------ Provided records ------

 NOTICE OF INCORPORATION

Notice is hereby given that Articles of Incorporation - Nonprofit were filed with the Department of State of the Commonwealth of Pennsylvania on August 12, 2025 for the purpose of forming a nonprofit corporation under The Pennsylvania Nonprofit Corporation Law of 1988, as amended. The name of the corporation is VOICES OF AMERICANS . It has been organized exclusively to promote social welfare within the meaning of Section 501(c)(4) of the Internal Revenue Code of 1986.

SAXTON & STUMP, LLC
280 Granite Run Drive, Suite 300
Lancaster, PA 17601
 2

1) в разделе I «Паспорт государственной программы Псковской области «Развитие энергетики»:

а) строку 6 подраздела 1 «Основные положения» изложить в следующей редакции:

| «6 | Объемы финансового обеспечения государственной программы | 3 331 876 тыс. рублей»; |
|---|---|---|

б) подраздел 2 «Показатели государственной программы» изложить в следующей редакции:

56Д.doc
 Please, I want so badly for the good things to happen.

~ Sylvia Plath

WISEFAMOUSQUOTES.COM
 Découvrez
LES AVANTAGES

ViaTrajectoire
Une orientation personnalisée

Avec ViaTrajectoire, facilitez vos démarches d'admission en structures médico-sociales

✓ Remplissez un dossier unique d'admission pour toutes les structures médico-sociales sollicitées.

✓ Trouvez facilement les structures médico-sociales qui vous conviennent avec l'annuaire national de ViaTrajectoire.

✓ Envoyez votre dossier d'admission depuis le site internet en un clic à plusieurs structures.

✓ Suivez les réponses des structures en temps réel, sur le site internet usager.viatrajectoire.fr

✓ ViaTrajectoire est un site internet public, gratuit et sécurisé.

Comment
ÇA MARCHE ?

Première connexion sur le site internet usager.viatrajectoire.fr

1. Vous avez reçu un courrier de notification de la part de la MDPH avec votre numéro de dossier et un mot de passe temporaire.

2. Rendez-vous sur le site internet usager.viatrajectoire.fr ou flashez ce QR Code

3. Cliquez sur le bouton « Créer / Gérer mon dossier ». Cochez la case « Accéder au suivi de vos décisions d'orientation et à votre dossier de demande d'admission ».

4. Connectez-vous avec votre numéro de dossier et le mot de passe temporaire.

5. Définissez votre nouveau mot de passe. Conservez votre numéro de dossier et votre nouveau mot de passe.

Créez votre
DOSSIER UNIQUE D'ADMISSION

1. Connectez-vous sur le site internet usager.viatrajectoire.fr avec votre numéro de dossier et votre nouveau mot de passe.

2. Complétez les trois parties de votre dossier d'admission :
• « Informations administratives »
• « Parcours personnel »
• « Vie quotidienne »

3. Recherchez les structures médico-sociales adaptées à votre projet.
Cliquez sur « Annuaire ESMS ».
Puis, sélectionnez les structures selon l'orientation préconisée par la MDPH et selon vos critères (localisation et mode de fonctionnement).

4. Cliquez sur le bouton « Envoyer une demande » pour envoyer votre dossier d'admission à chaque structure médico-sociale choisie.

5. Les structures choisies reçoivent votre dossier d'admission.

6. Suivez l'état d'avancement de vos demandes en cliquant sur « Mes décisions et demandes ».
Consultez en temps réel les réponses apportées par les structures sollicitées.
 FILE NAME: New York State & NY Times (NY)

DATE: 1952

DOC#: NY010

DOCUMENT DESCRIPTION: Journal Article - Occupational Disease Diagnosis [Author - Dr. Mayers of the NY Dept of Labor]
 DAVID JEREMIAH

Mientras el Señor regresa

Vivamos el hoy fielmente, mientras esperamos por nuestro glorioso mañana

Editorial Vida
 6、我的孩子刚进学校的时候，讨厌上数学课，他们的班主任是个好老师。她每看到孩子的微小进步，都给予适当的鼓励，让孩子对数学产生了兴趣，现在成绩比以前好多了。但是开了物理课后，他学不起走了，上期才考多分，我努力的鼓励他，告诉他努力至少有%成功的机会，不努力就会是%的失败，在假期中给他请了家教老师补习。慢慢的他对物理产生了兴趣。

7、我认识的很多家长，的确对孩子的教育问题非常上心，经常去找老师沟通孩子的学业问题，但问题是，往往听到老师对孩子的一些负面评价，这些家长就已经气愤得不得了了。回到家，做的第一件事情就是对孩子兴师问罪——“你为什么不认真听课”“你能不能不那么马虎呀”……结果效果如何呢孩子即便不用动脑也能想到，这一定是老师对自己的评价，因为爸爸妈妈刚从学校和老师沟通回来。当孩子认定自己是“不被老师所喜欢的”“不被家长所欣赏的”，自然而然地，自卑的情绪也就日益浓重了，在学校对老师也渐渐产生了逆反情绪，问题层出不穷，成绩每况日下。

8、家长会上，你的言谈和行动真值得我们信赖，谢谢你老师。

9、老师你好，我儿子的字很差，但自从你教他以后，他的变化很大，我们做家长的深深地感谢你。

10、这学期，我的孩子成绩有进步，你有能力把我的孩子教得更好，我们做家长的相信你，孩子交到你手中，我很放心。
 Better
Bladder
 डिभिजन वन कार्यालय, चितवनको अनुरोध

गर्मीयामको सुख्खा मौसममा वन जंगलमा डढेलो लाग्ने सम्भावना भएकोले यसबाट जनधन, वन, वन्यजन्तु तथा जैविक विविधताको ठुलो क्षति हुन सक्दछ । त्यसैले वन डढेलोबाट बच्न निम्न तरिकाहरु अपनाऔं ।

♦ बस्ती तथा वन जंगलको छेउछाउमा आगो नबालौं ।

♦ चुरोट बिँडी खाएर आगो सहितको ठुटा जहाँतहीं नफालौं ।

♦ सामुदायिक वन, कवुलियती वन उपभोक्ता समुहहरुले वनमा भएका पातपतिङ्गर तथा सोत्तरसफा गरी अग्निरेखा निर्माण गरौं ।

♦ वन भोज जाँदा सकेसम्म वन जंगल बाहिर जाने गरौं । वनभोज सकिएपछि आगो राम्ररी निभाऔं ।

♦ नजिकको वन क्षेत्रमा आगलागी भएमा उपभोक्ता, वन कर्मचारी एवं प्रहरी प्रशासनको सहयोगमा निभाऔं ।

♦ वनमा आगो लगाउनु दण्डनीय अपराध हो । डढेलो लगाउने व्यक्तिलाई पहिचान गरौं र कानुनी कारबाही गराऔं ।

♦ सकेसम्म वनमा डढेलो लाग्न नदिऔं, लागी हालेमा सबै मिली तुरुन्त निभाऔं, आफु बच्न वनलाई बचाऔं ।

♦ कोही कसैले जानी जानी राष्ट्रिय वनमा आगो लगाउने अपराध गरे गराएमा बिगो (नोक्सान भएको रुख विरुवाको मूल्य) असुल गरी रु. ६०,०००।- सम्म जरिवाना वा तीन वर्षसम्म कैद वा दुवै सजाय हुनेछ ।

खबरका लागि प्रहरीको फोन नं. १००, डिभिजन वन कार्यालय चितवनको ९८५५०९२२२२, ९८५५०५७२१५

------

Task prompt: Read through the entries and copy every line that includes "réel".

Written response:
✓ Suivez les réponses des structures en temps réel, sur le site internet usager.viatrajectoire.fr
Consultez en temps réel les réponses apportées par les structures sollicitées.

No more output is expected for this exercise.